Last Saturday, Pamela and I had the most wonderful opportunity to do just that. Monica is Pamela's colleague and student in x-ray. Her home village is not far from the station. She invited Pamela to go for a walk, to see her place and visit with the family. And I got to tag along!
About 9:00 AM we met up with Monica and her "brother" Michael. Michael is actually some sort of cousin to Monica. In this tribal society, your cousin is your brother, and your aunt's friend's sister-in-law is your second mother. One big happy family!

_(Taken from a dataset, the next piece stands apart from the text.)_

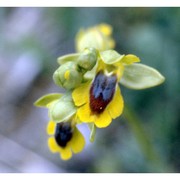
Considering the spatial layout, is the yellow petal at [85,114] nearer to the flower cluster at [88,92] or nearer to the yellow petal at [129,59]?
the flower cluster at [88,92]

We walked down through the cow banis, past the Hyrdo Church, through sweet potato and banana gardens to what the missionaries call "Suicide Rocks." It is called this because once upon a time there was a cliff from where you could dive into the river--if you were crazy enough. We learned that the tok ples name is "Kugar" which means "rock house." I think I prefer the tok ples name. A flood in the last year has changed the scene quite a bit; the large rocks have fallen down into the river. The rushing water is still quite a site to behold.
We followed along and through and across the river, to a bend where I had never before ventured. One of Monica's other cousins was there with his family. Mother was washing clothes along the edge of the water. The children were catching small fish in the stream. What a beautiful picture.
Our trek continued through coffee groves and an orange plantation. Michael led us up the trail of "Ai Pas Mountain" or "close your eyes mountain." Apparently there are some rather precarious drops that do make you want to close your eyes. Although I'm not sure why, because that would only increase your chance of falling off the cliff. The hills were blanketed with the purple May grass.
We arrived in Monica's village just before noon. Koloming is a small collection of bush houses, probably no more than 10. Monica's mother was called from the garden. She arrived with a bag of freshly picked peanuts, sugar fruits, and oranges for us to take home. We sat on the ground and storied with brothers' families and cousins and uncles and other curious folks. Pamela had made some banana bread as a gift to share with the family. The loaves were sliced and pieces passed around for everyone to taste. It didn't last long!
We concluded our visit with a round of hand shakes and headed down the path to Kudjip. It really was a lovely outing--just what the doctor ordered to treat her case of "bush fever."
"And this is love: that we walk in obedience to his commands. As you have heard from the beginning, his command is that you walk in love."